Travailler pour "savoir quoi faire et dire" ?

Six mille questionnaires dépouillés, tel est le «travail de bénédictin» comme le disait L'Express, de deux sociologues, Christian Baudelot et Michel Gollac. Le résultat de leur enquête est paru chez Fayard il y a dix ans sous le titre Travailler pour être heureux ? Et il semble à première vue que les Français répondent (ou répondaient) par l'affirmative à cette question. Ce qui peut paraître contradictoire avec d'autres études nettement moins optimistes.

«Interrogée sur ce qui est "le plus important pour être heureux", "plus d'une personne sur quatre invoque dans sa réponse le travail, notent les auteurs. Soit directement (22 %), soit sous la forme d'un synonyme - emploi, boulot, métier, profession".» Des sondages et analyses confirmeraient même que les Français placent le travail «juste derrière la famille, lorsqu'on les interroge sur les choses qui comptent le plus dans leur vie».

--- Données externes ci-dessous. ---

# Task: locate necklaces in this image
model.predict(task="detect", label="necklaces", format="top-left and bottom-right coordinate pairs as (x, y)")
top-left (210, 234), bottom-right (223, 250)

Ainsi donc les Français seraient «satisfaits de leur travail» et se déclareraient «tout simplement heureux au turbin». Mais nos deux sociologues ont voulu aller plus loin et percer à jour «ce qui les rend heureux dans leur travail». «D'abord, le contact, la rencontre, la relation à autrui, au bureau ou à l'usine. "D'autant plus que l'entreprise est en passe de devenir le seul lieu collectif de lien dans une société déstructurée".»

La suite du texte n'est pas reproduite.